(Material for this exercise)
((

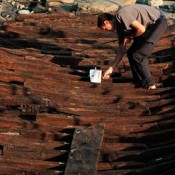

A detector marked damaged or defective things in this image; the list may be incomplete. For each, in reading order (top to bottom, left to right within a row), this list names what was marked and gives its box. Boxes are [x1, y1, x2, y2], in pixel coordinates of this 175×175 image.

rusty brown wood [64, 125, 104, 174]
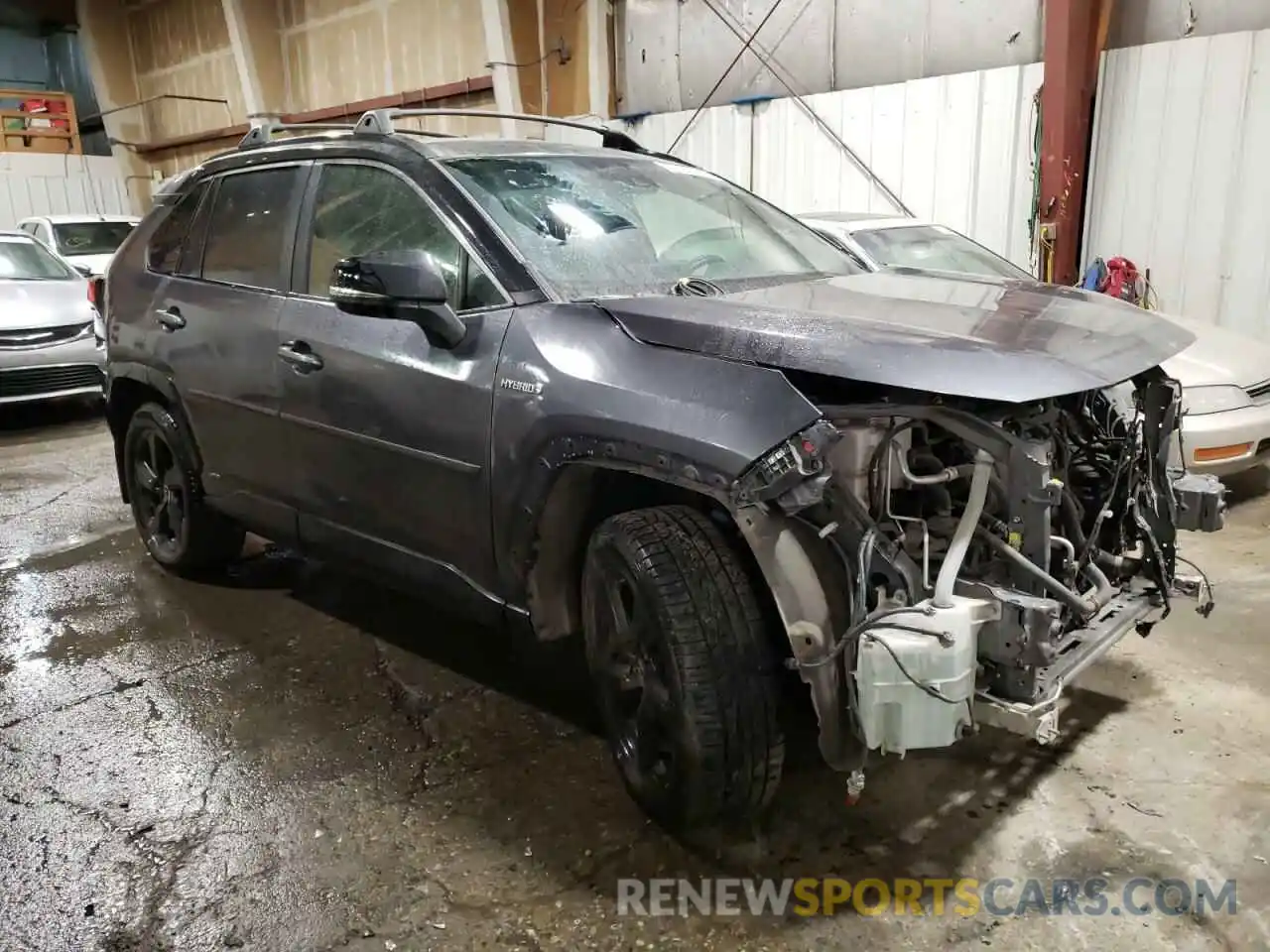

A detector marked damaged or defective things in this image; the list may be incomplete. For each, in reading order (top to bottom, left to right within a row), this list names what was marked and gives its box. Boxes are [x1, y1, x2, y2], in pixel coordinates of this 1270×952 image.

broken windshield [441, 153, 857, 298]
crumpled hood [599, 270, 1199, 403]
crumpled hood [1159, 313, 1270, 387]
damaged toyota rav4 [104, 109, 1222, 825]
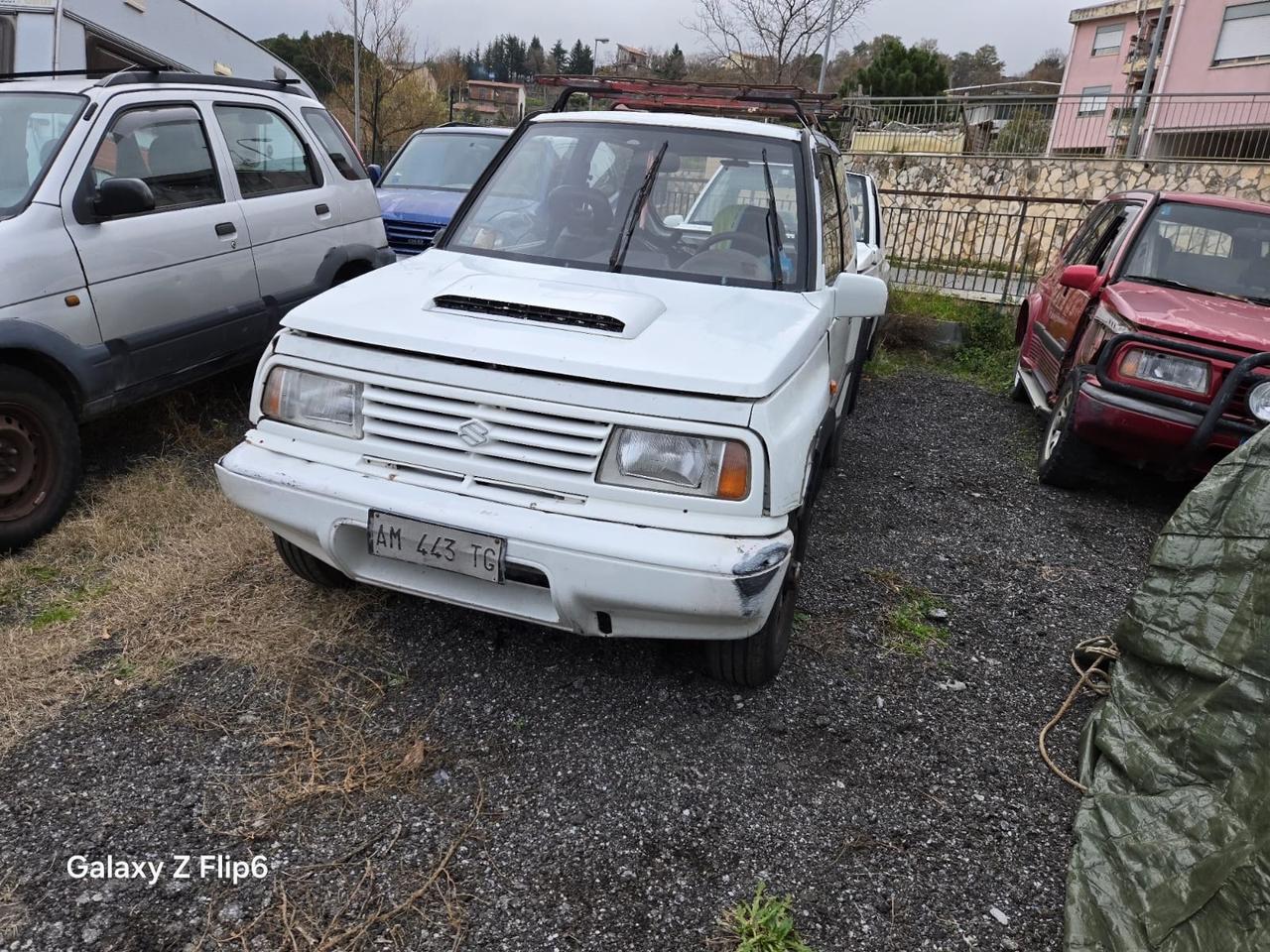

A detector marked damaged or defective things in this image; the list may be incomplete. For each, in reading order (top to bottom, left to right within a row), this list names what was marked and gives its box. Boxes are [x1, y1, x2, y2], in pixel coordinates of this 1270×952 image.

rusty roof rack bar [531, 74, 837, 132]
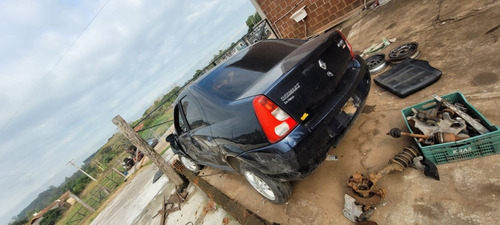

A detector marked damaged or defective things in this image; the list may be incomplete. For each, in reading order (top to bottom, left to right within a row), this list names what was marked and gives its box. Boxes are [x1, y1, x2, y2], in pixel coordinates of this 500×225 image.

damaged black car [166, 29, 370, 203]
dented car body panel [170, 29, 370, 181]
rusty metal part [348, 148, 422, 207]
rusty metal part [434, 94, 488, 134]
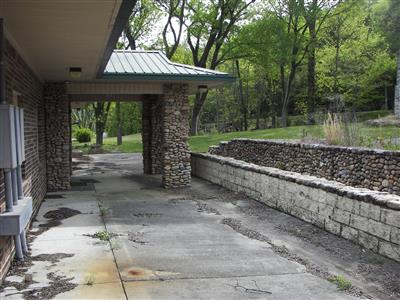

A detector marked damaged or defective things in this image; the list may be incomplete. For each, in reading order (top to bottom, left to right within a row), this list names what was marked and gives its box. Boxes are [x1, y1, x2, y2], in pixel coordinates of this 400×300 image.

))

(What is expected)
If an entry holds an image, omit that image and print the remainder exactly as it stands.

(Exercise output)
A detector marked damaged or defective things in this image; the list may be incomplete. For each, in reading order (top to bottom, left to right within a row), this list names what was marked and gives its box. Boxes are [x1, y1, x2, y2], in pixel coordinates of this 175×175 image.

rusty brown wood [64, 125, 104, 174]

A detector marked damaged or defective things in this image; the list may be incomplete. For each, in reading order (top to bottom, left to right within a row), this list names what was marked and gives its box. Boxes are [x1, y1, x2, y2], in pixel coordinates of this 1270×952 image.

broken windshield [441, 153, 857, 298]
crumpled hood [599, 270, 1199, 403]
crumpled hood [1159, 313, 1270, 387]
damaged toyota rav4 [104, 109, 1222, 825]

A detector marked damaged or defective things in this image; the list may be incomplete. For each, in reading order (top to bottom, left to right within a row), this list names what was marked and gives its box. Boxes are [x1, y1, x2, y2], in pixel coordinates of this 1270×952 image.

rusty roof rack bar [531, 74, 837, 132]

A detector marked damaged or defective things in this image; the list may be incomplete. For each, in reading order (top to bottom, left to right within a row), this list names what was marked and gives its box. Boxes are [x1, y1, x2, y2], in pixel coordinates of this 500×225 image.

damaged black car [166, 29, 370, 203]
dented car body panel [170, 29, 370, 181]
rusty metal part [348, 148, 422, 207]
rusty metal part [434, 94, 488, 134]

A detector marked damaged or defective things in this image; the list may be incomplete. For each, in reading order (top to bottom, left to right within a row), this list names what was marked and gives its box. Boxes are [x1, y1, x2, y2], in pixel coordinates of this 400×300 image.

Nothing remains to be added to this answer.